Dataset entries:
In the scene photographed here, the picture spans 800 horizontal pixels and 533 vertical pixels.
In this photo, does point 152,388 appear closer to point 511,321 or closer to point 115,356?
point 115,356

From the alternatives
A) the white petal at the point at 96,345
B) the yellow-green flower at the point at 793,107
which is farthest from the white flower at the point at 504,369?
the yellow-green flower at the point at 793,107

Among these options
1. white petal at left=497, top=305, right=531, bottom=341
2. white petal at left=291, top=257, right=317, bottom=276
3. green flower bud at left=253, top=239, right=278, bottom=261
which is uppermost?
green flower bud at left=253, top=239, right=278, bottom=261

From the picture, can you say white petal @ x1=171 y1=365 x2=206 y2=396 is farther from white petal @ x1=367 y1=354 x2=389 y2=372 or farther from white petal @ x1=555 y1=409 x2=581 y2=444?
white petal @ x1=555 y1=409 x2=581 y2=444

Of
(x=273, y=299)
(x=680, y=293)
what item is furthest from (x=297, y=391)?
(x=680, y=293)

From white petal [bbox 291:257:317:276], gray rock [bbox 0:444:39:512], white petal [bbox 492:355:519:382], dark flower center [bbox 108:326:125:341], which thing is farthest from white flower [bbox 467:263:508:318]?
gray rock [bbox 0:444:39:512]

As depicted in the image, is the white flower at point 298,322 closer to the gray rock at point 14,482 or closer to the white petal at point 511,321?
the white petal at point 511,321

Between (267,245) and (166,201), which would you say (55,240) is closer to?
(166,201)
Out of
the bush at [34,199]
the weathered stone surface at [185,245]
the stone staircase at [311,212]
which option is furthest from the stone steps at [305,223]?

*Work required:* Transcribe every one of the lines above without changing anything.

*Expected answer:*
In the scene photographed here, the picture spans 800 horizontal pixels and 533 vertical pixels.
In this photo, does point 152,388 appear closer to point 511,321 or closer to point 115,356?
point 115,356

From the alternatives
A) the white petal at the point at 96,345
B) the yellow-green flower at the point at 793,107
which is farthest from the white flower at the point at 504,369?
the yellow-green flower at the point at 793,107

Among these options
1. white petal at left=497, top=305, right=531, bottom=341
2. white petal at left=291, top=257, right=317, bottom=276
3. green flower bud at left=253, top=239, right=278, bottom=261
which is uppermost?
green flower bud at left=253, top=239, right=278, bottom=261

From the picture, can you say white petal @ x1=171 y1=365 x2=206 y2=396 is farther from white petal @ x1=367 y1=354 x2=389 y2=372 or farther from white petal @ x1=555 y1=409 x2=581 y2=444?
white petal @ x1=555 y1=409 x2=581 y2=444

Of
(x=273, y=299)
(x=680, y=293)
what item is furthest from (x=297, y=391)?
(x=680, y=293)

From white petal [bbox 291:257:317:276], gray rock [bbox 0:444:39:512], white petal [bbox 492:355:519:382], dark flower center [bbox 108:326:125:341], which thing is farthest from white flower [bbox 467:263:508:318]?
gray rock [bbox 0:444:39:512]

As depicted in the image, is the white flower at point 298,322 closer to the gray rock at point 14,482 or closer to the white petal at point 511,321?
the white petal at point 511,321

Between (267,245) and (166,201), which would you say (55,240) is closer to?
(166,201)
Out of
the bush at [34,199]
the weathered stone surface at [185,245]
the stone staircase at [311,212]
which option is furthest from the stone steps at [305,223]?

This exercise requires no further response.